Implementation Details
• The input to your program will be one file. The first line of the file will be the number of words in the file. The second line of the file will be the number of words which you need to extract from the sorted list of words. For example, if the first line were 10 and the second line were 2, you would need to find the smallest 2 items from the 10 in the list. (It's possible that sorting the entire list just to find the top few is very inefficient!)
• The output of your program will be one file. The file will consist of a sorted list of words from the input file, delimited with a linebreak.
• The input will contain ASCII-encoded sequences of printable characters (likely, they will be words). Punctuation may be present, but you do not need to parse it out. Just assume that it is part of the word (example: cat!! would be length 5 and it would be different from cat* and Cat).
• You’ll perform case-sensitive sorting. cat is different from CaT.
• The dataset may contain duplicate words. Duplicates shall not be removed.
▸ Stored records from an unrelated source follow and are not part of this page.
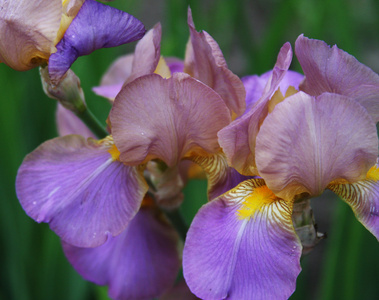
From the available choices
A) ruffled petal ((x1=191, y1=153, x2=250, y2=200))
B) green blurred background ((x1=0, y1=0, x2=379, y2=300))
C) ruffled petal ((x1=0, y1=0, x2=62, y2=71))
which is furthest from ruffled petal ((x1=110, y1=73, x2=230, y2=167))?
green blurred background ((x1=0, y1=0, x2=379, y2=300))

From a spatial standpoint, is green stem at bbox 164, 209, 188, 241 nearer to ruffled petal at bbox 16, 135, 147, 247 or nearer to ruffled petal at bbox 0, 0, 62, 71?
ruffled petal at bbox 16, 135, 147, 247

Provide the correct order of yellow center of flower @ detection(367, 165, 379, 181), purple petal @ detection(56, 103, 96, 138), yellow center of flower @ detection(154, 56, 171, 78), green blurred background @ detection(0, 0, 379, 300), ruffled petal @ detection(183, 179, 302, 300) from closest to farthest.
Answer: ruffled petal @ detection(183, 179, 302, 300) < yellow center of flower @ detection(367, 165, 379, 181) < yellow center of flower @ detection(154, 56, 171, 78) < purple petal @ detection(56, 103, 96, 138) < green blurred background @ detection(0, 0, 379, 300)

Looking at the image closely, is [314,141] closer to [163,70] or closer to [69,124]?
[163,70]

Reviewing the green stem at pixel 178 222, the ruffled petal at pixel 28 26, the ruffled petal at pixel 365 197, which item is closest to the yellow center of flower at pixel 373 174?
the ruffled petal at pixel 365 197

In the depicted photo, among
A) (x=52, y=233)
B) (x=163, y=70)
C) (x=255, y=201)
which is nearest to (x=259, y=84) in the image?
(x=163, y=70)

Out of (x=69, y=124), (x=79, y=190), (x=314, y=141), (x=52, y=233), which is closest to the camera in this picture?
(x=314, y=141)

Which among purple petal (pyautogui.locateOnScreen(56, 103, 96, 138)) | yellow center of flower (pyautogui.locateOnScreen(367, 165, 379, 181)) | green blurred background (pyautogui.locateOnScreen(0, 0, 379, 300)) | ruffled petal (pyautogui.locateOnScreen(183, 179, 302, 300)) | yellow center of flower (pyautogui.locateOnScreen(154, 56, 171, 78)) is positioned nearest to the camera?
ruffled petal (pyautogui.locateOnScreen(183, 179, 302, 300))
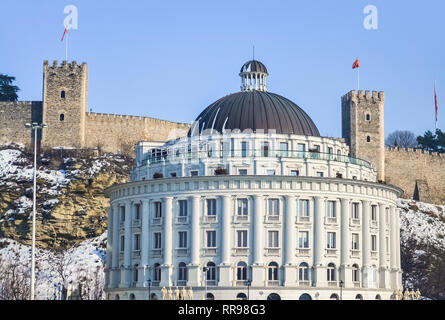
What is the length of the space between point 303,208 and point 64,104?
6208 cm

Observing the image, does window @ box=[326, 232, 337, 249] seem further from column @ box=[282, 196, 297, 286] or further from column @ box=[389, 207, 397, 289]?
column @ box=[389, 207, 397, 289]

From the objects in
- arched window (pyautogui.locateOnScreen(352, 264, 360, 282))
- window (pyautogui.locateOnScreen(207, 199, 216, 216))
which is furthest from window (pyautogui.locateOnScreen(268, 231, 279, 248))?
arched window (pyautogui.locateOnScreen(352, 264, 360, 282))

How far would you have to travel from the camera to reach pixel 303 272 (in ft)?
390

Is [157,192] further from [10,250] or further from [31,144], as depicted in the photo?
[31,144]

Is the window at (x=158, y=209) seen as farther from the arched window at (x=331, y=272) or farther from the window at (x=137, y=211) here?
the arched window at (x=331, y=272)

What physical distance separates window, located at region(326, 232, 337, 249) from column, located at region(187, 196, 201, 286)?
14.7 metres

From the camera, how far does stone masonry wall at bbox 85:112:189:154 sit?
174000mm

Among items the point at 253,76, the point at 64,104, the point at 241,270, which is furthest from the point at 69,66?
the point at 241,270

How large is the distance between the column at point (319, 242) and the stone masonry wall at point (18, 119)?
66910 mm

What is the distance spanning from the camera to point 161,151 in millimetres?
132000

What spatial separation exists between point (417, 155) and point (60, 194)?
73093mm

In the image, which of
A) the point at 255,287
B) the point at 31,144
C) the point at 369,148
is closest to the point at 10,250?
the point at 31,144

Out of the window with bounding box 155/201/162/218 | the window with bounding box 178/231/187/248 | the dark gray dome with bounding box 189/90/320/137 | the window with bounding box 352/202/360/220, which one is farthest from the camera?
the dark gray dome with bounding box 189/90/320/137
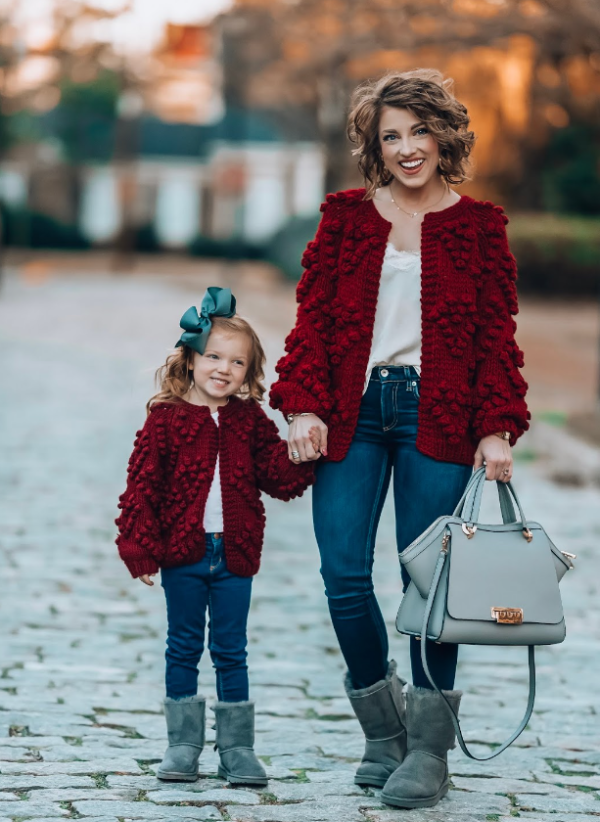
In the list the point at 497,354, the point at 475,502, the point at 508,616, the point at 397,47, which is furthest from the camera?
the point at 397,47

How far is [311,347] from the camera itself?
3.73 meters

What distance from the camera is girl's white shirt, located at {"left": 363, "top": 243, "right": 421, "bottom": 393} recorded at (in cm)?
373

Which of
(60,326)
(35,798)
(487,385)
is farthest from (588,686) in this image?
(60,326)

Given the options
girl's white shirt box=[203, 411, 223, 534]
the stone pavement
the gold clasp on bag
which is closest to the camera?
the gold clasp on bag

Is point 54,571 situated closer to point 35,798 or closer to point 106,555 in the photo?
point 106,555

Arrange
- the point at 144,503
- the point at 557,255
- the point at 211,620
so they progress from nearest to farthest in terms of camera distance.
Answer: the point at 144,503 < the point at 211,620 < the point at 557,255

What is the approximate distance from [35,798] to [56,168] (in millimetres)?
58409

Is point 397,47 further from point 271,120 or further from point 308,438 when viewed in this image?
point 271,120

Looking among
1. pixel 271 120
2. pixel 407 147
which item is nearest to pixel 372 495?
pixel 407 147

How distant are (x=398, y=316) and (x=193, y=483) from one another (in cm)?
74

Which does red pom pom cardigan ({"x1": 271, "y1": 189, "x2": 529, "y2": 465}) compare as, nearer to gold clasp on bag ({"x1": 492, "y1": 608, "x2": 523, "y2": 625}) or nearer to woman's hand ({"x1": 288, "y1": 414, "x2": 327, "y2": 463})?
woman's hand ({"x1": 288, "y1": 414, "x2": 327, "y2": 463})

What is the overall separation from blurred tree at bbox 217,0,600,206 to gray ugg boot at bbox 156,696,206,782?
429 inches

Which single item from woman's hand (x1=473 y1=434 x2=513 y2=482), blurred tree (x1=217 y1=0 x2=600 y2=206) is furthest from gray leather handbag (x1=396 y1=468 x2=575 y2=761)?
blurred tree (x1=217 y1=0 x2=600 y2=206)

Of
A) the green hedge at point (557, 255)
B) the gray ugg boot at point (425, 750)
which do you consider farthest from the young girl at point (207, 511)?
the green hedge at point (557, 255)
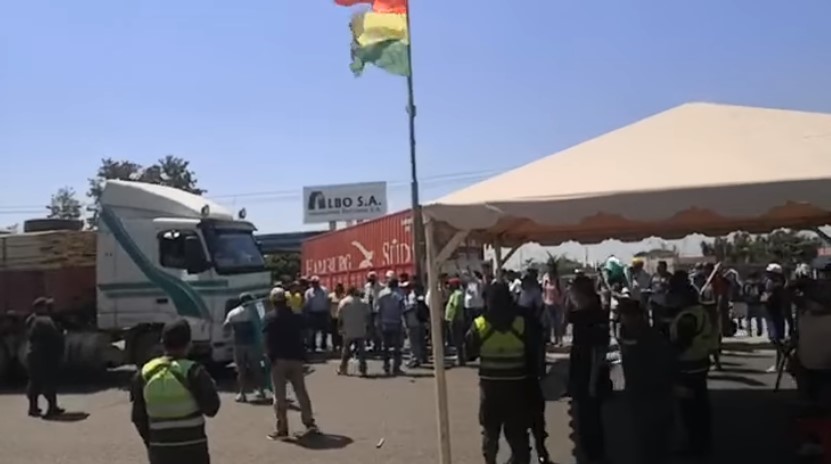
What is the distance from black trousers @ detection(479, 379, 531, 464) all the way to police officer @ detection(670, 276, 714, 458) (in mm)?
1684

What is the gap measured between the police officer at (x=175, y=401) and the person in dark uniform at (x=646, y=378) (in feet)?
11.6

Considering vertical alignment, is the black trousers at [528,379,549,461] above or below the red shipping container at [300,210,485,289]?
below

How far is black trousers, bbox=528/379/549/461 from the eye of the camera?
859 cm

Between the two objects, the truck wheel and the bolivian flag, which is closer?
the bolivian flag

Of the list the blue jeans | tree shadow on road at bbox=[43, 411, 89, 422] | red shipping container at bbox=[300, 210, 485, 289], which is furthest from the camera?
red shipping container at bbox=[300, 210, 485, 289]

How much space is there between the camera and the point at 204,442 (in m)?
6.80

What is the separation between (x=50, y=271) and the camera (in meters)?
18.7

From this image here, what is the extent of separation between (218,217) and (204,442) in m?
12.0

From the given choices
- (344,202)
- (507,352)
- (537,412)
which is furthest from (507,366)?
(344,202)

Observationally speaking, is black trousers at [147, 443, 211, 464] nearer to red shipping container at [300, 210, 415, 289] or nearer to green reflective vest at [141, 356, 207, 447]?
green reflective vest at [141, 356, 207, 447]

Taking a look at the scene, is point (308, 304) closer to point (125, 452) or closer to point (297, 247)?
point (125, 452)

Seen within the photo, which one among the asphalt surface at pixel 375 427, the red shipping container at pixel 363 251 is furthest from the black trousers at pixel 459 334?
the red shipping container at pixel 363 251

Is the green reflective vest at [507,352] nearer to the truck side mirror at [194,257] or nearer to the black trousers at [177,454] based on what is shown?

• There is a reduced list of headers that you may include in your project. You may only use the following headers from the STL:
◦ iostream
◦ fstream
◦ cstring
You may use any of the classes you have built so far.
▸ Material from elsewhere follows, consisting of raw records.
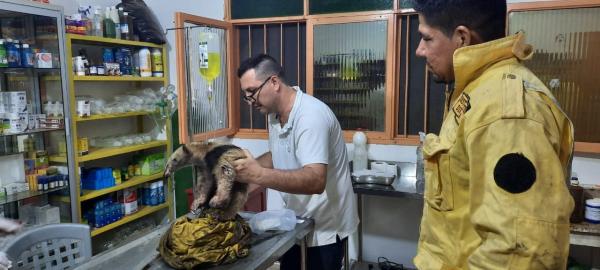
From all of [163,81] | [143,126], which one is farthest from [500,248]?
[143,126]

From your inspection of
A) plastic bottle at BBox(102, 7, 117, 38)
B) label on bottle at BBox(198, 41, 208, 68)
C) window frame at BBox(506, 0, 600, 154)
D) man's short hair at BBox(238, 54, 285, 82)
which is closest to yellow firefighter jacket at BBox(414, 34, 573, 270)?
man's short hair at BBox(238, 54, 285, 82)

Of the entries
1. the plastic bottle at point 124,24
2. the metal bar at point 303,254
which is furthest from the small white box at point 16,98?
the metal bar at point 303,254

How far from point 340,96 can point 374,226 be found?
1.00 metres

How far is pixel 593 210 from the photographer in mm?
2012

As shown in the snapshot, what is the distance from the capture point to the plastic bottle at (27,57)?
8.02 feet

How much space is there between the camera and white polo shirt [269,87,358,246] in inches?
65.7

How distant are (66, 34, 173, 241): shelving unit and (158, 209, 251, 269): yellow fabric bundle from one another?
5.34ft

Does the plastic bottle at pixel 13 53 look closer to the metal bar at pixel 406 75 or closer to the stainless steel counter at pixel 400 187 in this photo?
the stainless steel counter at pixel 400 187

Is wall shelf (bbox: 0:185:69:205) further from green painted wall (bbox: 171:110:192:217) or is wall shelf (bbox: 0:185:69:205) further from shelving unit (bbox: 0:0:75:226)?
green painted wall (bbox: 171:110:192:217)

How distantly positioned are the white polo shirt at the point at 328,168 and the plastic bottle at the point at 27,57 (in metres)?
1.68

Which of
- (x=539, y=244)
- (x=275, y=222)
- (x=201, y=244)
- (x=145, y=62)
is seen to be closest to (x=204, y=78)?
(x=145, y=62)

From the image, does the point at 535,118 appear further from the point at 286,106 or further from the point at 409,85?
the point at 409,85

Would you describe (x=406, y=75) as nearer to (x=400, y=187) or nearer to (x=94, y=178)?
(x=400, y=187)

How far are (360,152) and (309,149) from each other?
1.39 meters
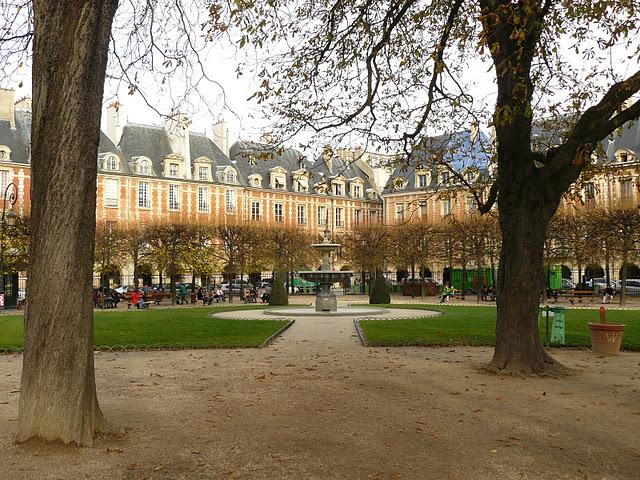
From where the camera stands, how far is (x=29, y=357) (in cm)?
514

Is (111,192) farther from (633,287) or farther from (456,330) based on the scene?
(456,330)

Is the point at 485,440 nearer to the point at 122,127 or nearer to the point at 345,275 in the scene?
the point at 345,275

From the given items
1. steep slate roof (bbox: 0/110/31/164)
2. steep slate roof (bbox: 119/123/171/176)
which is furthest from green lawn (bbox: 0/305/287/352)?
steep slate roof (bbox: 119/123/171/176)

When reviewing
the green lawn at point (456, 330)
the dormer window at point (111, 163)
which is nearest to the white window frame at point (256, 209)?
the dormer window at point (111, 163)

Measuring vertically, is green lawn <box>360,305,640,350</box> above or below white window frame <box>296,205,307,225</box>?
below

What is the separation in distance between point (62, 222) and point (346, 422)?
10.5ft

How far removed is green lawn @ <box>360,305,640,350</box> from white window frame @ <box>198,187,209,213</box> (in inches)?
1304

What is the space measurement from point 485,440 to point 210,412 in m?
2.82

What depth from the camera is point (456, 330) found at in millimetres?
14680

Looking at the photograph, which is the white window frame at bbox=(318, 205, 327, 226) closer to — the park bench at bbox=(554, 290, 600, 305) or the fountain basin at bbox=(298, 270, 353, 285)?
the park bench at bbox=(554, 290, 600, 305)

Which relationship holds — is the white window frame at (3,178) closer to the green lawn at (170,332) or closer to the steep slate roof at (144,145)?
the steep slate roof at (144,145)

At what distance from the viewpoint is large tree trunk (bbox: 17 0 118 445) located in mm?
5102

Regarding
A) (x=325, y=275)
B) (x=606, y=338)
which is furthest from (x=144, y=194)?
(x=606, y=338)

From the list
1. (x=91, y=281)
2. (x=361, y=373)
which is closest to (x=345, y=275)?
(x=361, y=373)
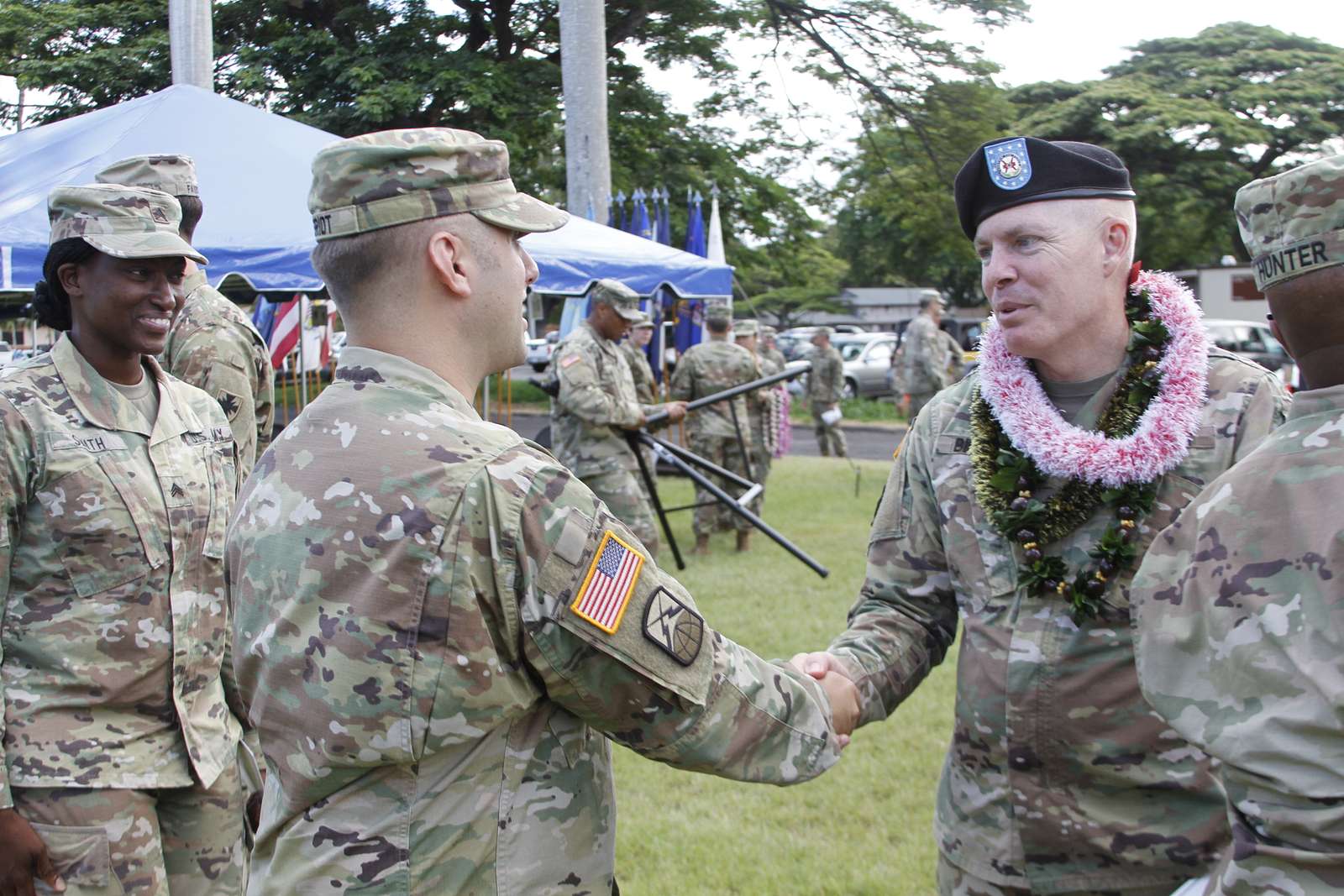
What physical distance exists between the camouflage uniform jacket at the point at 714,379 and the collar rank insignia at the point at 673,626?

The spirit behind these stipulations is to prevent the use of any standard library functionality that already implements sorting. We want everyone to go through the process of researching, testing, and iterating on their own implementations.
You may work independently OR in teams of no more than two students. NO EXCEPTIONS, so PLEASE DON'T ASK
Writing the Sorter
Your sorting program must accept two command line arguments, one with the name of the input file of words, and the other with the name of the output file of sorted words:
./sorter <InputFile> <OutputFile>
How you design your sorting program is up to you! Your only goal is to make it work as fast as possible!
We will be timing your sorting algorithms by measuring the CPU time it takes to execute your entire program (from reading in the data all the way to writing it out to a file). Every optimization you can make along the way will work in your favor. We will use an OS-level tool to measure the time it takes for the following command to run:
./sorter <InputFile> <OutputFile>
You can test your own timing using the "time" command in the VM:
time ./sorter <InputFile> <OutputFile>
The output of this command will be three numbers. The one you care about is the "user" time.
We will use a number of test datasets, varying in length from 10 elements to 10 million elements. You should also test your program against data sets of various lengths.
Disqualifiers
These things will get you disqualified from the competition:
• not conforming to the specification listed herein
• attempting to hack the timing mechanism in some/any way
• other sketchy things that violate the spirit of the exercise (we'll be looking at your source code, ya know!)
Prizes
The First Place winner(s) can choose one of the following options as prizes:
• Add 50 points to a Sprint Packet grade. (Note: this is not the same as allowing you to skip a programming project). This does NOT apply to the final project.
• 3 points added to your SEMESTER AVERAGE (yes, that's right.... your semester average)!!
The Second Place winner(s) can choose one of the following options as prizes:
• Add 25 points to a Sprint Packet final grade (not including the final project).
• 1.5 points added to your SEMESTER AVERAGE
The Third Place winner(s) will get the following:
• 10 points added to a Sprint Packet final grade (not including the final project).